§ **What this task involves**
Copy out every line of the material below that contains the word "farther".

§ **Data shown**
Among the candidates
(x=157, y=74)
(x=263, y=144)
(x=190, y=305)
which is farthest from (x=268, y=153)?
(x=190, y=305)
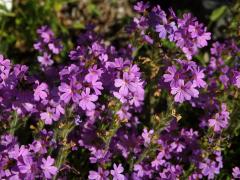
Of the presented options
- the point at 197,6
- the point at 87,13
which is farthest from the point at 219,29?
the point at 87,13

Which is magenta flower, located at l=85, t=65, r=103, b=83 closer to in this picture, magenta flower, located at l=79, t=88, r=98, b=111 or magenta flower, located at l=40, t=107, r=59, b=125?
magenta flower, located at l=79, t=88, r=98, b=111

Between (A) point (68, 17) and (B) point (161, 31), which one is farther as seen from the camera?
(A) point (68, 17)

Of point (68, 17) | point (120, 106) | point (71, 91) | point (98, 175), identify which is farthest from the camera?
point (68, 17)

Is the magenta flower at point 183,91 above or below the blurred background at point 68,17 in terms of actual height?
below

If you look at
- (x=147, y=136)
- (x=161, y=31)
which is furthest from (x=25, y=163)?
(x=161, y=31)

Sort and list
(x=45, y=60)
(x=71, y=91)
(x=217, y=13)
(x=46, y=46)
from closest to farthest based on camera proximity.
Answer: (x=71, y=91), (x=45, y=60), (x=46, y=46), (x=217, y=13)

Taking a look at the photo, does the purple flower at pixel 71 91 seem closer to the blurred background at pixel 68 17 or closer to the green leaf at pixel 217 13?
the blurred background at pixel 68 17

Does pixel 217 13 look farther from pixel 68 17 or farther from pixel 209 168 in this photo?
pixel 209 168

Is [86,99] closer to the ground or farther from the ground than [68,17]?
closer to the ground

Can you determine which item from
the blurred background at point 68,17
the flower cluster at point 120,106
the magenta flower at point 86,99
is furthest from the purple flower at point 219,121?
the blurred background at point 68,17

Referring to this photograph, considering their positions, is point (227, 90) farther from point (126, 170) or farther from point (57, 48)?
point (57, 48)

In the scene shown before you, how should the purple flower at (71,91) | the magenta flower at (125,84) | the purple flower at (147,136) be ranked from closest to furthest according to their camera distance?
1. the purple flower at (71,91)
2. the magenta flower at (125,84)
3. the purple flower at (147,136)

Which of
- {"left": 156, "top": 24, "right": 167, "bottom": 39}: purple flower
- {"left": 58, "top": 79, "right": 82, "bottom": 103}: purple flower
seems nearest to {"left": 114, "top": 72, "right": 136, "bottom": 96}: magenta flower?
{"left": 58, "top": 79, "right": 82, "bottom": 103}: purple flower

* * *

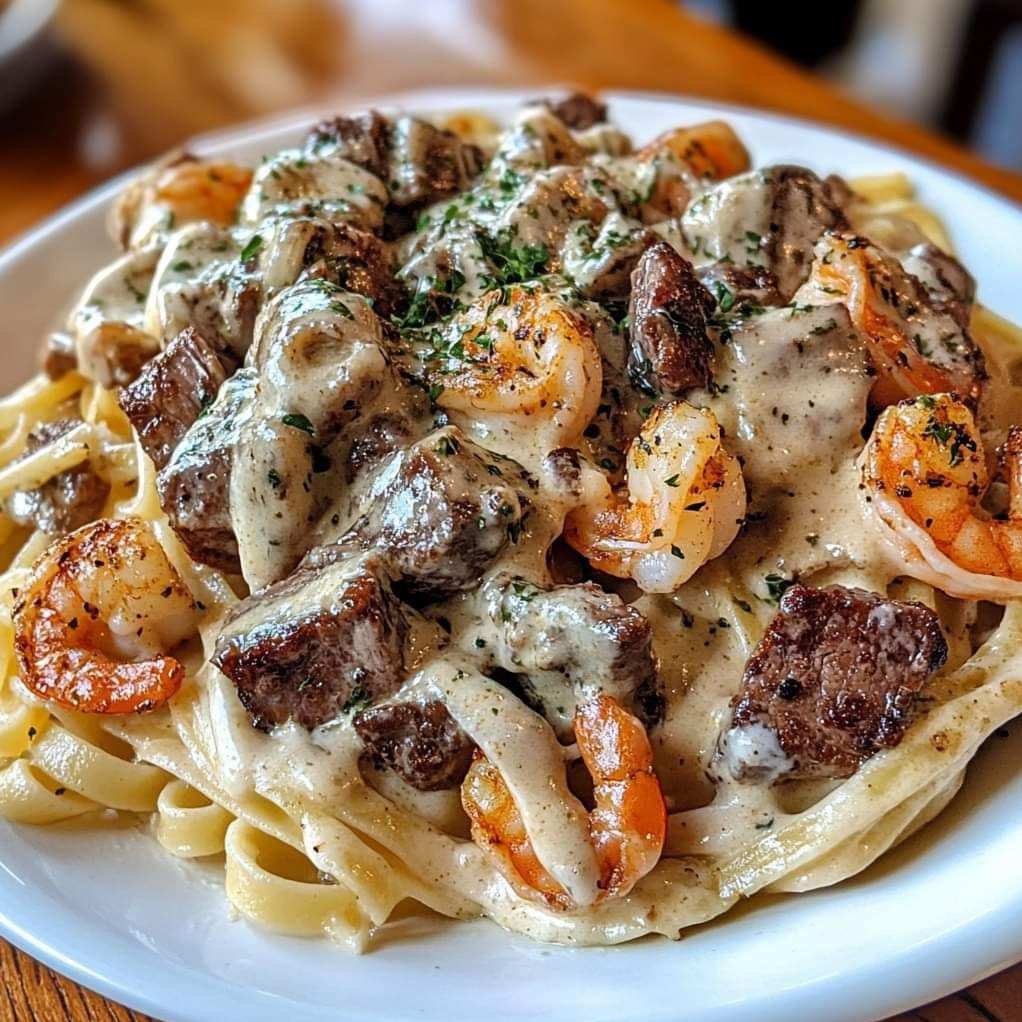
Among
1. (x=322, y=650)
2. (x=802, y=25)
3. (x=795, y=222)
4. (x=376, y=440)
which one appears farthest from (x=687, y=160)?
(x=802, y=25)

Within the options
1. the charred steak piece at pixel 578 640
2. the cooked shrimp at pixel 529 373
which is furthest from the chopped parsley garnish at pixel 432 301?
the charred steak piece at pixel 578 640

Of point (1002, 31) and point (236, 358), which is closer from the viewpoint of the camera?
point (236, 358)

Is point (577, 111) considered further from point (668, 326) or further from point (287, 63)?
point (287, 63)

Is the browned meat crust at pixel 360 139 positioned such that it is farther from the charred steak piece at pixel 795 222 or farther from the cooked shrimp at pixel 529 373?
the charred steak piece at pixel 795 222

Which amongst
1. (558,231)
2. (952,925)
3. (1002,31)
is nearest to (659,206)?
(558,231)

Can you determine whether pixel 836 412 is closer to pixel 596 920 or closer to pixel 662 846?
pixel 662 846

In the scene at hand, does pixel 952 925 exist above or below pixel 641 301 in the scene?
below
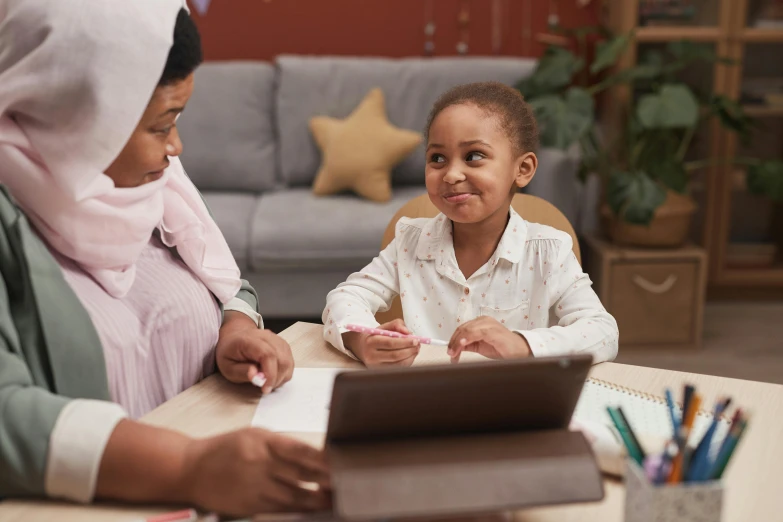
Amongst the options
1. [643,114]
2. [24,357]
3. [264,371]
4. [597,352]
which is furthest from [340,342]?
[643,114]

§ **Output**
Between (A) point (68, 17) and (B) point (161, 31), which one is farther as seen from the camera?
Does pixel 217 13 look farther from pixel 68 17 or farther from pixel 209 168 in this photo?
Is [86,99] closer to the ground or farther from the ground than [68,17]?
Referring to this photograph, considering their positions, is point (227, 90) farther from point (126, 170) or farther from point (57, 48)?
Is the browned meat crust at pixel 360 139 positioned such that it is farther from the charred steak piece at pixel 795 222 or farther from the cooked shrimp at pixel 529 373?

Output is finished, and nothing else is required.